Présentation des accusés
Tous ces médias présentent les deux vieux accusés (76 ans et 66 ans) comme des proches de l’ancien président Juvénal Habyarimana comme l’affirme entre autres RFI.
Or, pour ceux qui connaissent les deux hommes, rien ne traduit la proximité de chacun d’eux avec le président Habyarimana, que ce soit sur le plan professionnel, sur le plan politique ou familial. En effet, on ne voit aucune proximité avec le président Habyarimana d’un ancien caporal ou sergent chauffeur dans l’armée, originaire de Ruhengeri et plus tard, après son service militaire, est devenu boutiquier. Quelle proximite existerait entre lui et le chef de l’Etat et Commandant suprême des Forces Armées?
De même, étant natif de Gisenyi mais sans lien familial avec le président, on ne voit pas en quoi un mécanicien d’un garage des Ponts et Chaussées, handicapé suite à un accident de travail, serait proche du chef de l’Etat tout simplement pour être natif de la même région.

> **Consignes**
a: Répondez aux questions suivantes à partir du texte sur les deux accusés.
(i) Quel âge ont les deux accusés ?
(ii) Quel métier l'ancien caporal ou sergent chauffeur a-t-il exercé après son service militaire ?
(iii) Dans quel établissement travaillait le mécanicien natif de Gisenyi ?
b: Rédigez la suite du texte sur la présentation des deux accusés, à partir de sa dernière phrase.

> **Données fournies**
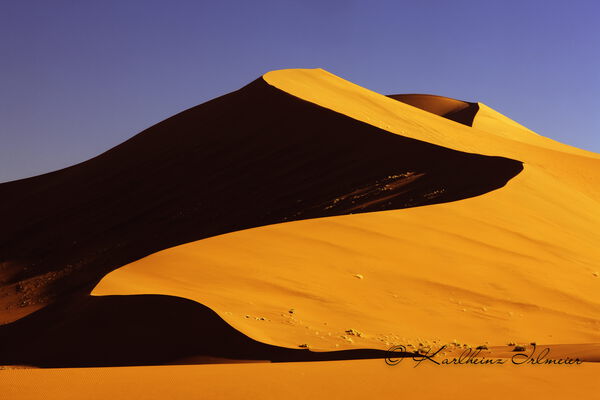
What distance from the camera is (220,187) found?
22.1m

> **Réponses par exercice**
a:
(i) Ils ont 76 ans et 66 ans.
(ii) Il est devenu boutiquier.
(iii) Il travaillait dans un garage des Ponts et Chaussées.

b:
Et quand bien même ces accusés seraient des proches parents ou de voisinage de Habyarimana, on ne voit pas en quoi ce fait constituerait un crime.
Et pour corser le tout, l’un d’eux est affublé du qualificatif de “chef d’Etat-major des Interahamwe”!, poste qui n’ a jamais existé dans aucun organigramme des organisations politiques ou de la société civile du Rwanda républicain.
L’un d’eux est présenté comme étant un “riche homme d’affaires” avant le génocide!
Comment un boutiquier ayant aussi transformé sa boutique en bureau de change des devises, donc un cambiste reconnu et autorisé par la Banque Centrale, pourrait de ce simple fait être présenté comme “un riche homme d’affaires” ? Selon cette logique, il éclipserait les propriétaires des immeubles à plusieurs étages dans Kigali, appartenant à de puissants hommes d’affaires qui possédaient le monopole du commerce dans tout le pays: du carburant , des cigarettes, des matelas etc. … et curieusement tous Tutsi.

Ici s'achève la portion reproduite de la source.